- Desegregation made a considerable difference in the way that high schools aggravated the dropout problem. Much of the difference was explained by key compositional changes such as reductions in minority, poverty, and nontraditional family concentration in the schools for minorities. Resegregation reversed those benefits.
- There is no evidence of White harm. Instead, Whites appear to have benefited from desegregated schools in ways similar to how minorities benefited, although to a lesser extent.
- Desegregation could be considered an effort that could considerably alter the high schools’ contribution to white dropouts in the face significant non-school problems.
- The relative decline in the white dropout problem constitutes evidence for the lack of white harm, at the individual level, due to desegregation.
- Even if desegregation did have a favorable effect on student performance, it could not outcompete the adverse influence of other, non-school impediments associated with the broader structure of urban deprivation.
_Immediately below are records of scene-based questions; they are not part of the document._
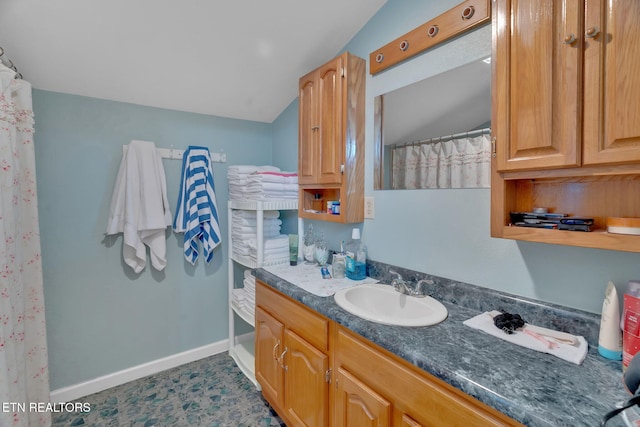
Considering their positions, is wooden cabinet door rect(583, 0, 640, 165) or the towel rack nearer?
wooden cabinet door rect(583, 0, 640, 165)

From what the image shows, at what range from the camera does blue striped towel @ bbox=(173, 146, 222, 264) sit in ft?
7.25

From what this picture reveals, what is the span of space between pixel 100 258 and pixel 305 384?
1.65 metres

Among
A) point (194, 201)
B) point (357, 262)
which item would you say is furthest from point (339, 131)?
point (194, 201)

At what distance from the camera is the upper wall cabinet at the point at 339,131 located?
5.37 feet

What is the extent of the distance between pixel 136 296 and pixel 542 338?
7.86 ft

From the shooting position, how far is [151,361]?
2195 millimetres

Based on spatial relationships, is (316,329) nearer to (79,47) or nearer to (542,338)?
(542,338)

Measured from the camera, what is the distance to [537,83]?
0.86 meters

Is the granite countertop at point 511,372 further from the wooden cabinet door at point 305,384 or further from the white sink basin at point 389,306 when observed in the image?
the wooden cabinet door at point 305,384

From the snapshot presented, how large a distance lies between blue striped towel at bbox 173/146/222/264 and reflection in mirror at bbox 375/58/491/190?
4.43 ft

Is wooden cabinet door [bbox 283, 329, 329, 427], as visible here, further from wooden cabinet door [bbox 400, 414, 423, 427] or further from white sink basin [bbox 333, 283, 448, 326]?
wooden cabinet door [bbox 400, 414, 423, 427]

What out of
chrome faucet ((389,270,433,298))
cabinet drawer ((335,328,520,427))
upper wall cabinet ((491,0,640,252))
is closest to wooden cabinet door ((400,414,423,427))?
cabinet drawer ((335,328,520,427))

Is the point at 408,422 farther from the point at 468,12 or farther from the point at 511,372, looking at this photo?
the point at 468,12

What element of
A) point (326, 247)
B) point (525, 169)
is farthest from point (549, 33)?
point (326, 247)
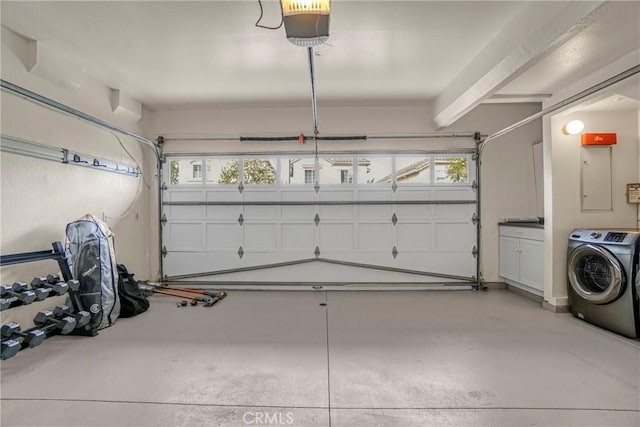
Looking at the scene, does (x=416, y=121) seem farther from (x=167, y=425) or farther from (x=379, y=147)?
(x=167, y=425)

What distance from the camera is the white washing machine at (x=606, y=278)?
100.0 inches

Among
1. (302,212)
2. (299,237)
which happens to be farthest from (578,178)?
(299,237)

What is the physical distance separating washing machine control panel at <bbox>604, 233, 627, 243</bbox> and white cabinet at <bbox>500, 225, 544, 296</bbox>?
0.70 m

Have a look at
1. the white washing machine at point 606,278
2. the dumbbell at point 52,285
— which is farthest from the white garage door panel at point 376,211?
the dumbbell at point 52,285

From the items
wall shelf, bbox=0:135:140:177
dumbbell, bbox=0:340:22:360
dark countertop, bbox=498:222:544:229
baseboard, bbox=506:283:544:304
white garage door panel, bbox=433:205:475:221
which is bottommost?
baseboard, bbox=506:283:544:304

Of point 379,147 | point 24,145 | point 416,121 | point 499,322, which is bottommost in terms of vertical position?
point 499,322


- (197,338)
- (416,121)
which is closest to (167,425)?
(197,338)

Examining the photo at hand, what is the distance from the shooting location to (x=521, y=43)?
221cm

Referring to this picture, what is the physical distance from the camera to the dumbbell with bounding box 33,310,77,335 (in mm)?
2449

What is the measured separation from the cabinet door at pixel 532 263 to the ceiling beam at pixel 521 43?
1874 millimetres

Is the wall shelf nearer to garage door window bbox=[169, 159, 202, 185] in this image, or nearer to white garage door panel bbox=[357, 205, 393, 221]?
garage door window bbox=[169, 159, 202, 185]

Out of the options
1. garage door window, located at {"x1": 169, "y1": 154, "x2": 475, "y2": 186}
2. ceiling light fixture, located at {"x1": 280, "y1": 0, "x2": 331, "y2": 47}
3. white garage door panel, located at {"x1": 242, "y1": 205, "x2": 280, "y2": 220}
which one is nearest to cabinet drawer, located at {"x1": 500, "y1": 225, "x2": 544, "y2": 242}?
garage door window, located at {"x1": 169, "y1": 154, "x2": 475, "y2": 186}

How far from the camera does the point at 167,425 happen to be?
156 centimetres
- While the economic, family, and neighborhood variables used in this study may not fully capture the scope of non-school disadvantages in CMSD, they point to the ways in which the student-level benefits of desegregation may be precluded by forces beyond the reach of that policy.
- Under segregated conditions, both minorities and whites tended to suffer from adverse school-level effects.
- By aggravating individual tendencies to drop out, urban high schools tend to perpetuate the racial achievement gap.
- High schools for minorities tended to have higher levels of promoting power during the desegregation period, than they did prior to desegregation. There were also signs of decline in promoting power for minorities during the desegregation process though the extent of the losses was smaller than expected.
- Not only were white students at CMSD unharmed by desegregation, but they experienced considerable gains.
- As was the case for minorities, however, desegregation had no meaningful benefits for whites at the student level, most likely because white students in the district were subject to similar types of non-school problems as blacks and Hispanics were, though they were affected to a relatively lesser degree.